Ответ польской женщине, Толстой Лев Николаевич, Год: 1909

Время на прочтение: 6 минут(ы)

Лев Толстой

Ответ польской женщине

Журнал ‘Толстовский Листок — Запрещенный Толстой’, Выпуск пятый
Издательства ‘Пресс-Соло’ и ‘Академия’, Москва, 1994.
OCR: Владимир Гурин
(Одной из многих)
Милостивая государыня!
Получил письмо ваше, в которой вы упрекаете меня за то, что я, выразив свое мнение о присоединении Боснии и Герцеговины, ничего не высказываю о тех жестокостях и несправедливостях, которые были совершены и продолжают совершатся над Польшей, и между прочим осуждаете меня и за изобретенную будто бы мною мысль и философию непротивления злу, говоря, что это учение погубило и погубит Россию. Вы пишите, что Скарга, Кохановский, Костюшко, Словацкий, Мицкевич учили другому, учили борьбе, и что борьба может спасти Польшу.

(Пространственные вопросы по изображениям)

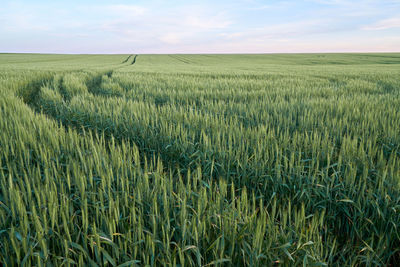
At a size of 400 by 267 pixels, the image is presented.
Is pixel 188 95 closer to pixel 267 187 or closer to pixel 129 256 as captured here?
pixel 267 187

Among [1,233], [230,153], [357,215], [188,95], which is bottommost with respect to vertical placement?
[357,215]

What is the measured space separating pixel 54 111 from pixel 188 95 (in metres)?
2.53

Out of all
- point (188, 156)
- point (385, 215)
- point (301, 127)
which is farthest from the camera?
point (301, 127)

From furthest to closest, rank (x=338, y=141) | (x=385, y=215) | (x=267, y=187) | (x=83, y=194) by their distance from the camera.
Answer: (x=338, y=141) < (x=267, y=187) < (x=385, y=215) < (x=83, y=194)

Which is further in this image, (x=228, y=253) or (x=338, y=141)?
(x=338, y=141)

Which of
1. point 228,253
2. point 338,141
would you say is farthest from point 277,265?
point 338,141

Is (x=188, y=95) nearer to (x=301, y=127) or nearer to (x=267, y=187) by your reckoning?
(x=301, y=127)

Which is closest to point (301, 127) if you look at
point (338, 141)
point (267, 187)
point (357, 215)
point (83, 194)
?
point (338, 141)

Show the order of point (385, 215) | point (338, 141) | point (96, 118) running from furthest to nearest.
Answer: point (96, 118) < point (338, 141) < point (385, 215)

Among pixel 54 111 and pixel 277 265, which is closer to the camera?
pixel 277 265

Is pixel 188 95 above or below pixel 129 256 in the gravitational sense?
above

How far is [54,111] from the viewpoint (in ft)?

ЗАДАНИЯ:
1 - Перечислите все имена, которые в письме польской женщине приведены как имена тех, кто учил борьбе.
2 - Замените в записях "camera" на "viewer" в строках от строки, содержащей "From furthest to closest, rank", до конца записей включительно, и приведите только эти строки.

ОТВЕТЫ:
1 - Скарга, Кохановский, Костюшко, Словацкий, Мицкевич

2 -
From furthest to closest, rank (x=338, y=141) | (x=385, y=215) | (x=267, y=187) | (x=83, y=194) by their distance from the viewer.
Answer: (x=338, y=141) < (x=267, y=187) < (x=385, y=215) < (x=83, y=194)

Which is further in this image, (x=228, y=253) or (x=338, y=141)?
(x=338, y=141)

Which of
1. point 228,253
2. point 338,141
would you say is farthest from point 277,265?
point 338,141

Is (x=188, y=95) nearer to (x=301, y=127) or nearer to (x=267, y=187) by your reckoning?
(x=301, y=127)

Which is closest to point (301, 127) if you look at
point (338, 141)
point (267, 187)
point (357, 215)
point (83, 194)
?
point (338, 141)

Show the order of point (385, 215) | point (338, 141) | point (96, 118) running from furthest to nearest.
Answer: point (96, 118) < point (338, 141) < point (385, 215)

Among pixel 54 111 and pixel 277 265, which is closer to the viewer?
pixel 277 265

Is pixel 188 95 above or below pixel 129 256 in the gravitational sense?
above

How far is [54,111] from the viewpoint (in ft)?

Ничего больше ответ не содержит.